The lack of that parent's role in the home is very stressful and can have a lot of impact on a child, she said.
"The important thing is not to forget or pretend that it never happened," Roe-Sepowitz. "That is kind of our obligation as a community to serve as a support system when a traumatic event happens."
The Arenas/Vicente-Chume family
At 8:15 a.m. on Dec. 12, Rocenda Arenas received a call from her fiancé, Leonel Vicente-Chume, who was using a pay phone in the plant to tell her goodbye.
"I was worried how my little one was going to suffer without his dad," Arenas said, recalling that day. "We thought about it at times, but we never thought that (ICE agents) would hit."
The couple met four years ago and have a 6-month-old son. They were planning to get married in January and had begun the naturalization paperwork for legal residency last October, she said.
After the raid, Vicente-Chume was taken to the ICE detention center in Aurora. Arenas said he refused to sign voluntary deportation papers and was released on a $7,000 bond on Dec. 28.
Since then, the couple has been working with a lawyer to find a way for him to stay here permanently. A Weld County judge extended Vicente-Chume's hearing to August, when he will be able to present his case.
"Right now, we are planning on making a life and doing it on our own," Arenas said. "I love having him here."
The couple said wedding plans have not changed. The two plan to make the marriage official before the end of March. They are also waiting to hear if Vicente-Chume is eligible to work while he awaits his hearing.

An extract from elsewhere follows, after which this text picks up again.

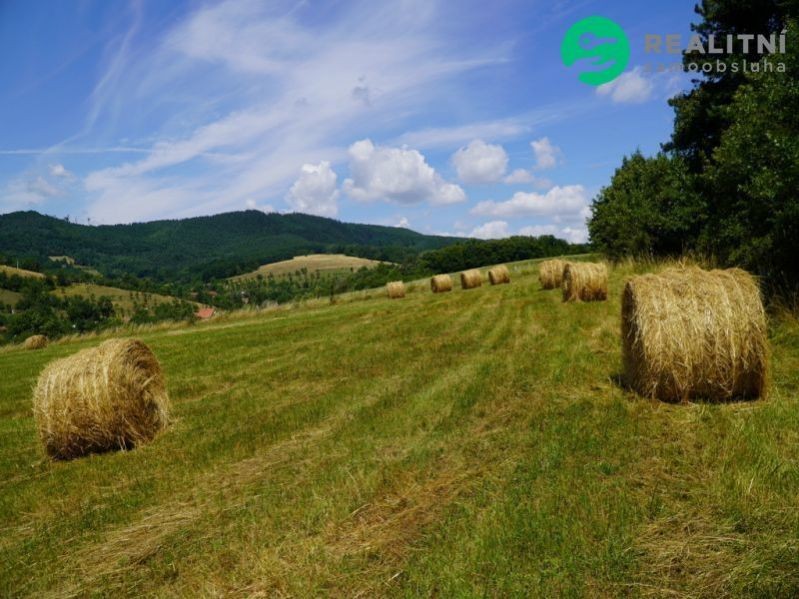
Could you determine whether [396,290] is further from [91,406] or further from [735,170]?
[91,406]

"Hopefully, he'll stay here to be part of his son's life," said Leasa Arguijo, Arenas' mother, with whom the couple is staying until they know for sure what will happen with Vicente-Chume's residency. "They don't think it affects the children, but it does."
Arenas said she is not sure what will happen if her fiancé cannot stay. Since he returned, she said it's been very hard for their family financially to pay their bills. She is hoping her fiancé can resolve the issue with the court so he can return to work soon.

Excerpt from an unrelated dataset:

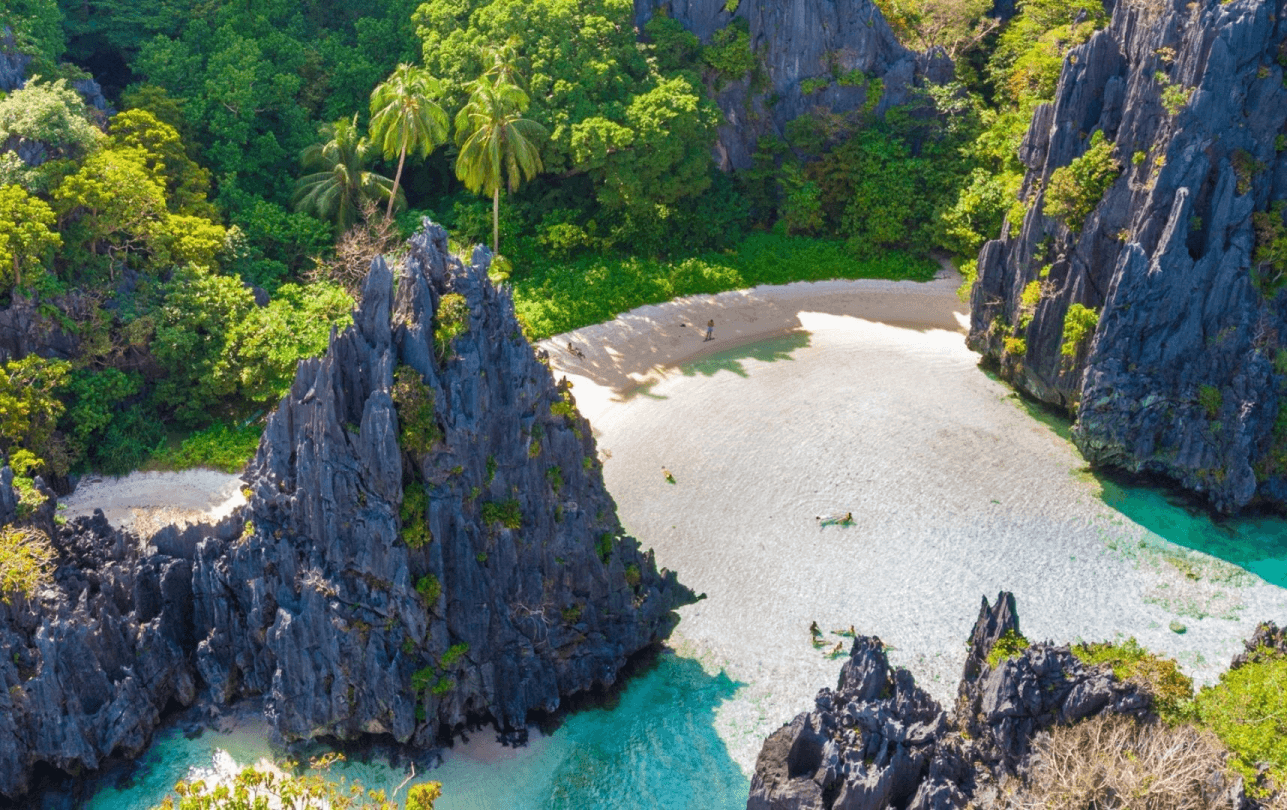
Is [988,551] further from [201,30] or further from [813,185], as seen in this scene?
[201,30]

"I am just trying to think positive right now," Arenas said.
Vicente-Chume began working for the company in 2002 on the kill floor. Arenas said she applied there this week and is waiting to hear if she will be hired.
Zarate Family
More than a month after getting her husband back, Sara Zarate tries not to think about how long it will last before she may have to say goodbye again.
The day after Candido Zarate was taken, ICE agents sent him off with several other detainees to El Paso, Texas, where he remained until Feb. 2. He was released on a $5,000 bond and took a bus back to Greeley. He began working for the company three years before the raid and brought in close to $1,700 a month.

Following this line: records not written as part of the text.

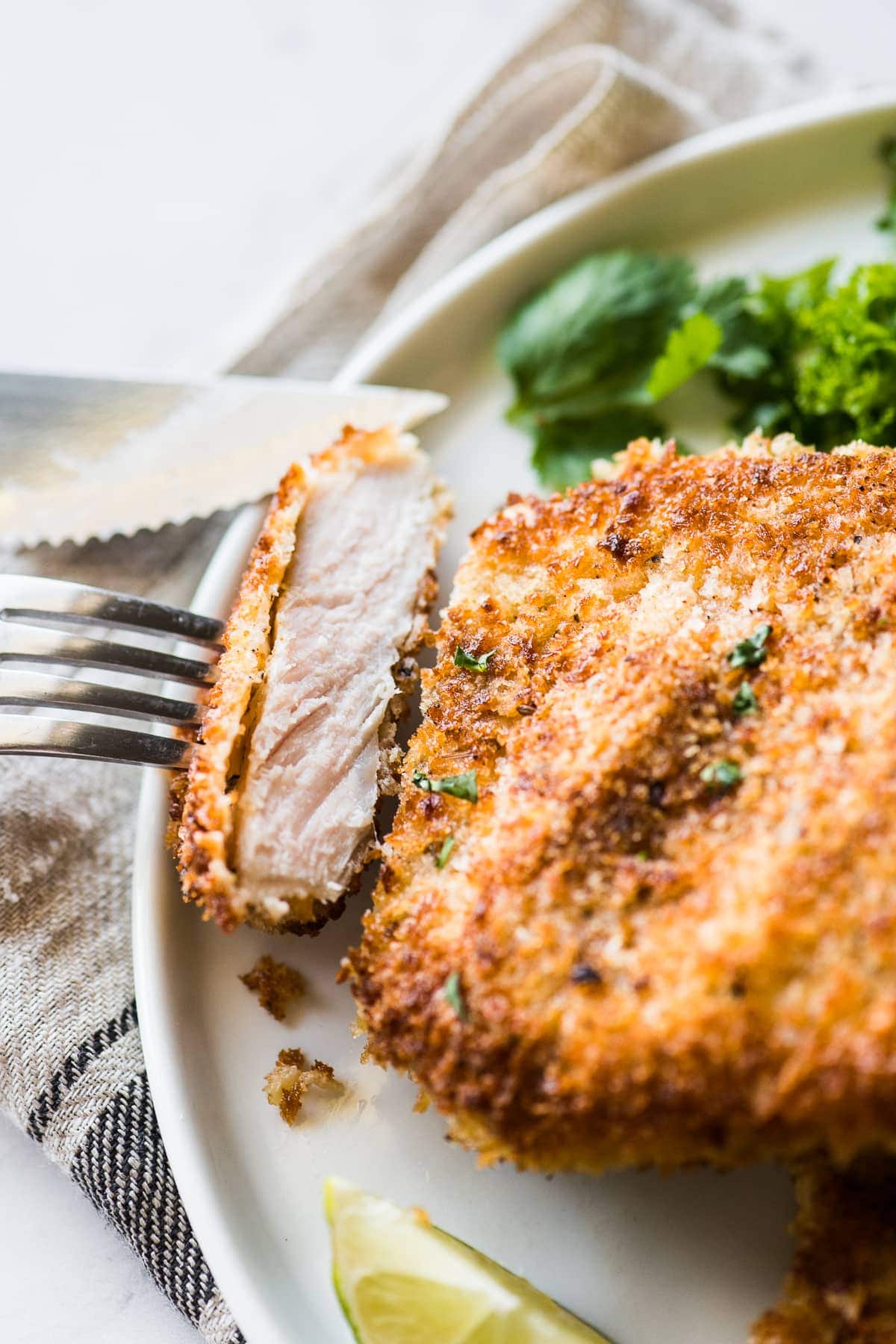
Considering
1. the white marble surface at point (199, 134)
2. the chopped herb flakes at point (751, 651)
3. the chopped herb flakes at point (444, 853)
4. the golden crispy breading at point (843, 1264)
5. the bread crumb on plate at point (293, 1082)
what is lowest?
the golden crispy breading at point (843, 1264)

"It was really hard when he was gone and the kids started asking for him," Sara Zarate said. "They stopped eating and were crying all the time."
She said that judges have yet to set a hearing date. She and her husband are just waiting for that date to be set and enjoying the time they have together with their four daughters and son.
Even though the couple was married before the raid, she said they never filed the proper paperwork for him to be here legally.
"We're waiting to see what's going to happen," Sara Zarate said. "We don't know what to expect; a lawyer told us it was going to be hard."
If her husband is told he must return to Guatemala, she is not sure if she and the girls will be able to go, too. She said the girls and her son have become so accustomed to living here. She is not sure how well they would adjust in another country.
"I'm sacred of what's going to happen next, and I think about it every day," Sara Zarate said. "We are just trying to relax and let things go the way they are supposed (to), and are leaving it to God."